The fall of Rome just keeps repeating.



If you want to rely on the system, good for you.



I prefer to think to the future when this shit collapses again and what I need to do now for my family so their families have a fighting chance to live....and it's nearly on our doorstep, mate.



So look beyond yourself. If you don't have kids, think about the kids in your relative group. Secure their future by not only investing in rigged markets but in tangible and physical things while you still can.



Hedge.
Blahhhhhh...

Shen Li

I'm 38 years old. I've been investing since I was 23. My investments have increasesd many fold. It's always irresponsible clowns that didn't plan for their own futures that criticize people for being smart and successful.

JOE

Quote from: DKG post_id=485518 time=1669937546 user_id=3390
The stock market typically doesn't bottom out until after the Federal Reserve begins to reduce interest rates. Stocks have been rallying in recent weeks on the expectation/hope that the Fed at its December meeting will raise rates by 50 basis points as opposed to the anticipated 75 basis points. We are not at the pivot point yet where the Fed stops raising interest rates.
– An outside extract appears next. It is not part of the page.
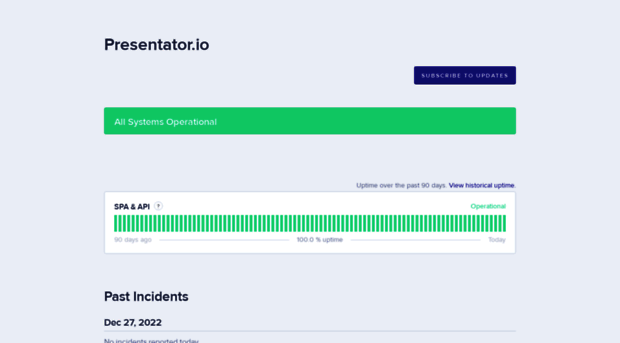 presentator.statuspage.io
Methinx 2023 will be a rough year.



Even worse for many than 2022.



They had a 10 year bull market.

So it had to come down at some point.



Be a couple more years at least til it starts to show signs if any, of coming back.

Shen Li

If any. ac_toofunny  ac_lmfao  :roll:

TheProwler

Quote from: JOE post_id=485567 time=1669959153 user_id=97
Quote from: DKG post_id=485518 time=1669937546 user_id=3390
The stock market typically doesn't bottom out until after the Federal Reserve begins to reduce interest rates. Stocks have been rallying in recent weeks on the expectation/hope that the Fed at its December meeting will raise rates by 50 basis points as opposed to the anticipated 75 basis points. We are not at the pivot point yet where the Fed stops raising interest rates.


Methinx 2023 will be a rough year.



Even worse for many than 2022.



They had a 10 year bull market.

So it had to come down at some point.



Be a couple more years at least til it starts to show signs if any, of coming back.


S&P 500 PE Ratio is 21.18, down from over 65.  It will probably get down to 15, maybe even 10.



Pfizer, as one example, is a great deal with a 9.75 PE ratio right now.



TSX PE Ratio is 14.2, down from over 50.  It might now get any lower.



Many Canadian Blue Chip stocks with a PE ratio under 7 can be found.  Now is a great time to invest in the Canadian stock market.